» WHAT TO PRODUCE: Reproduce the records below exactly as given.
============
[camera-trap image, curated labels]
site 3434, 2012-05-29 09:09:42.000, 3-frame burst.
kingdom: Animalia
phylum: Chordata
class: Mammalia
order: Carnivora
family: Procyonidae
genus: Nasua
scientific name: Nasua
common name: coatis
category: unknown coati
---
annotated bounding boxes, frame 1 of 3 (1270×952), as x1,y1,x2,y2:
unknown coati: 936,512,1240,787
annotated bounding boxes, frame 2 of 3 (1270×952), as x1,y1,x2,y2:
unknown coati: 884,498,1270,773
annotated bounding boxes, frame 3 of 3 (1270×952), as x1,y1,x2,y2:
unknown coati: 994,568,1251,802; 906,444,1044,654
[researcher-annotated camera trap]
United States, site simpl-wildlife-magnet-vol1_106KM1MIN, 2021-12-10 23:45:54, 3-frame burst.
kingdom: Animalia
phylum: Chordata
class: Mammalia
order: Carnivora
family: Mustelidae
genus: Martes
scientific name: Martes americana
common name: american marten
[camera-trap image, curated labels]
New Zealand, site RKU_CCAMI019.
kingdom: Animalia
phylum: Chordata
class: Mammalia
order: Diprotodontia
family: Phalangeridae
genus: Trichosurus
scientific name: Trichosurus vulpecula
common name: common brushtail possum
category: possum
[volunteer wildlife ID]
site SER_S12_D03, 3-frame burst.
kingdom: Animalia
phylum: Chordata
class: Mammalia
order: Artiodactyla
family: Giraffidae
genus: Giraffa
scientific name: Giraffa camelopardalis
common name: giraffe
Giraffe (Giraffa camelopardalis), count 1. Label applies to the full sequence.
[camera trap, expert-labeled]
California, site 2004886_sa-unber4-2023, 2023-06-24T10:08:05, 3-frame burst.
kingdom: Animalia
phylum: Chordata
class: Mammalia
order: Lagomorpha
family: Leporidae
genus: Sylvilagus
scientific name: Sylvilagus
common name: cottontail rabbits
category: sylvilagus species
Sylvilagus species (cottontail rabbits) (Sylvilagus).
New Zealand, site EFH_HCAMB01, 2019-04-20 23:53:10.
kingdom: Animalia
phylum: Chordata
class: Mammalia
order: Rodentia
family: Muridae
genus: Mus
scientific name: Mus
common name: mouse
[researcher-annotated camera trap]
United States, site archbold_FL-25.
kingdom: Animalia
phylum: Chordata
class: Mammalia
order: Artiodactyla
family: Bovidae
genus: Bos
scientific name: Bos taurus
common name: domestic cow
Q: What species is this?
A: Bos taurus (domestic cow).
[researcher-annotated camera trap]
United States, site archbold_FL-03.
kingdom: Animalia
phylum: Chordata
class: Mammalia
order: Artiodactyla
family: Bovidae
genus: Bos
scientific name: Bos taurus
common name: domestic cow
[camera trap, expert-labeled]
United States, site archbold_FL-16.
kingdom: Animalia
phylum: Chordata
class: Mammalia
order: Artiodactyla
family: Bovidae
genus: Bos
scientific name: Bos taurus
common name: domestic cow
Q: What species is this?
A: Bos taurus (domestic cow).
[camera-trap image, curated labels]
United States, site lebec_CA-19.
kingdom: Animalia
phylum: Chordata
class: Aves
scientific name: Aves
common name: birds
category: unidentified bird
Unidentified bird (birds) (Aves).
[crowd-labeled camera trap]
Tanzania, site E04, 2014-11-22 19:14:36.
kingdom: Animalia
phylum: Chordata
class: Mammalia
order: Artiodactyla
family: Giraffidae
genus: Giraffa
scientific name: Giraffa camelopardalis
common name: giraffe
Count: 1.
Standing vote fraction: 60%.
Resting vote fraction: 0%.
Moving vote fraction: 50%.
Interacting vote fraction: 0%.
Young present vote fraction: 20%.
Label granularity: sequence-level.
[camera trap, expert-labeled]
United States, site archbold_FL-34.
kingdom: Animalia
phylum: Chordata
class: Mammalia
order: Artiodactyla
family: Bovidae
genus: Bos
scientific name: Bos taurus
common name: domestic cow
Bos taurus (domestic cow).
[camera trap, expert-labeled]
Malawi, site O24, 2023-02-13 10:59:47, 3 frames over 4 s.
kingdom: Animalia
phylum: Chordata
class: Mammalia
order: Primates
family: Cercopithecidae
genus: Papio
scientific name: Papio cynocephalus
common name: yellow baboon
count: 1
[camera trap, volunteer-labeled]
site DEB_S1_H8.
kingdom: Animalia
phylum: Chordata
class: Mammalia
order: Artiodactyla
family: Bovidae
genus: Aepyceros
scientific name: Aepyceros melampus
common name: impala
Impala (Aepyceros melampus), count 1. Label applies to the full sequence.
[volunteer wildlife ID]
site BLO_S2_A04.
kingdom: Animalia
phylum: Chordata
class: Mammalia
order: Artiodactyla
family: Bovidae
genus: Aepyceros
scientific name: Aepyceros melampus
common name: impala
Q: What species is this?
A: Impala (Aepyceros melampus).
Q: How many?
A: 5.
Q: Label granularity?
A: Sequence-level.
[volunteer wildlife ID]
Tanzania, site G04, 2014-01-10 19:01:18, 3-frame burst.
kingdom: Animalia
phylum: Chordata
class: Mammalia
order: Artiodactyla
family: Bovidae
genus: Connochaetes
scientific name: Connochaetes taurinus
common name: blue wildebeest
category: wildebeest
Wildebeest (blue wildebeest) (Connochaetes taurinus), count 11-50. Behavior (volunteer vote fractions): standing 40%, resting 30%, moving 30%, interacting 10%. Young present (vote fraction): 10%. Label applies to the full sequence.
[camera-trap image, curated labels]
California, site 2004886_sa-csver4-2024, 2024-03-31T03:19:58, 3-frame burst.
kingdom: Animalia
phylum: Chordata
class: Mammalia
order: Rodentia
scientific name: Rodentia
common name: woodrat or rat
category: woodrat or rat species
============
» ANSWER FOR THIS EXERCISE:
[camera-trap image, curated labels]
site 3434, 2012-05-29 09:09:42.000, 3-frame burst.
kingdom: Animalia
phylum: Chordata
class: Mammalia
order: Carnivora
family: Procyonidae
genus: Nasua
scientific name: Nasua
common name: coatis
category: unknown coati
---
annotated bounding boxes, frame 1 of 3 (1270×952), as x1,y1,x2,y2:
unknown coati: 936,512,1240,787
annotated bounding boxes, frame 2 of 3 (1270×952), as x1,y1,x2,y2:
unknown coati: 884,498,1270,773
annotated bounding boxes, frame 3 of 3 (1270×952), as x1,y1,x2,y2:
unknown coati: 994,568,1251,802; 906,444,1044,654
[researcher-annotated camera trap]
United States, site simpl-wildlife-magnet-vol1_106KM1MIN, 2021-12-10 23:45:54, 3-frame burst.
kingdom: Animalia
phylum: Chordata
class: Mammalia
order: Carnivora
family: Mustelidae
genus: Martes
scientific name: Martes americana
common name: american marten
[camera-trap image, curated labels]
New Zealand, site RKU_CCAMI019.
kingdom: Animalia
phylum: Chordata
class: Mammalia
order: Diprotodontia
family: Phalangeridae
genus: Trichosurus
scientific name: Trichosurus vulpecula
common name: common brushtail possum
category: possum
[volunteer wildlife ID]
site SER_S12_D03, 3-frame burst.
kingdom: Animalia
phylum: Chordata
class: Mammalia
order: Artiodactyla
family: Giraffidae
genus: Giraffa
scientific name: Giraffa camelopardalis
common name: giraffe
Giraffe (Giraffa camelopardalis), count 1. Label applies to the full sequence.
[camera trap, expert-labeled]
California, site 2004886_sa-unber4-2023, 2023-06-24T10:08:05, 3-frame burst.
kingdom: Animalia
phylum: Chordata
class: Mammalia
order: Lagomorpha
family: Leporidae
genus: Sylvilagus
scientific name: Sylvilagus
common name: cottontail rabbits
category: sylvilagus species
Sylvilagus species (cottontail rabbits) (Sylvilagus).
New Zealand, site EFH_HCAMB01, 2019-04-20 23:53:10.
kingdom: Animalia
phylum: Chordata
class: Mammalia
order: Rodentia
family: Muridae
genus: Mus
scientific name: Mus
common name: mouse
[researcher-annotated camera trap]
United States, site archbold_FL-25.
kingdom: Animalia
phylum: Chordata
class: Mammalia
order: Artiodactyla
family: Bovidae
genus: Bos
scientific name: Bos taurus
common name: domestic cow
Q: What species is this?
A: Bos taurus (domestic cow).
[researcher-annotated camera trap]
United States, site archbold_FL-03.
kingdom: Animalia
phylum: Chordata
class: Mammalia
order: Artiodactyla
family: Bovidae
genus: Bos
scientific name: Bos taurus
common name: domestic cow
[camera trap, expert-labeled]
United States, site archbold_FL-16.
kingdom: Animalia
phylum: Chordata
class: Mammalia
order: Artiodactyla
family: Bovidae
genus: Bos
scientific name: Bos taurus
common name: domestic cow
Q: What species is this?
A: Bos taurus (domestic cow).
[camera-trap image, curated labels]
United States, site lebec_CA-19.
kingdom: Animalia
phylum: Chordata
class: Aves
scientific name: Aves
common name: birds
category: unidentified bird
Unidentified bird (birds) (Aves).
[crowd-labeled camera trap]
Tanzania, site E04, 2014-11-22 19:14:36.
kingdom: Animalia
phylum: Chordata
class: Mammalia
order: Artiodactyla
family: Giraffidae
genus: Giraffa
scientific name: Giraffa camelopardalis
common name: giraffe
Count: 1.
Standing vote fraction: 60%.
Resting vote fraction: 0%.
Moving vote fraction: 50%.
Interacting vote fraction: 0%.
Young present vote fraction: 20%.
Label granularity: sequence-level.
[camera trap, expert-labeled]
United States, site archbold_FL-34.
kingdom: Animalia
phylum: Chordata
class: Mammalia
order: Artiodactyla
family: Bovidae
genus: Bos
scientific name: Bos taurus
common name: domestic cow
Bos taurus (domestic cow).
[camera trap, expert-labeled]
Malawi, site O24, 2023-02-13 10:59:47, 3 frames over 4 s.
kingdom: Animalia
phylum: Chordata
class: Mammalia
order: Primates
family: Cercopithecidae
genus: Papio
scientific name: Papio cynocephalus
common name: yellow baboon
count: 1
[camera trap, volunteer-labeled]
site DEB_S1_H8.
kingdom: Animalia
phylum: Chordata
class: Mammalia
order: Artiodactyla
family: Bovidae
genus: Aepyceros
scientific name: Aepyceros melampus
common name: impala
Impala (Aepyceros melampus), count 1. Label applies to the full sequence.
[volunteer wildlife ID]
site BLO_S2_A04.
kingdom: Animalia
phylum: Chordata
class: Mammalia
order: Artiodactyla
family: Bovidae
genus: Aepyceros
scientific name: Aepyceros melampus
common name: impala
Q: What species is this?
A: Impala (Aepyceros melampus).
Q: How many?
A: 5.
Q: Label granularity?
A: Sequence-level.
[volunteer wildlife ID]
Tanzania, site G04, 2014-01-10 19:01:18, 3-frame burst.
kingdom: Animalia
phylum: Chordata
class: Mammalia
order: Artiodactyla
family: Bovidae
genus: Connochaetes
scientific name: Connochaetes taurinus
common name: blue wildebeest
category: wildebeest
Wildebeest (blue wildebeest) (Connochaetes taurinus), count 11-50. Behavior (volunteer vote fractions): standing 40%, resting 30%, moving 30%, interacting 10%. Young present (vote fraction): 10%. Label applies to the full sequence.
[camera-trap image, curated labels]
California, site 2004886_sa-csver4-2024, 2024-03-31T03:19:58, 3-frame burst.
kingdom: Animalia
phylum: Chordata
class: Mammalia
order: Rodentia
scientific name: Rodentia
common name: woodrat or rat
category: woodrat or rat species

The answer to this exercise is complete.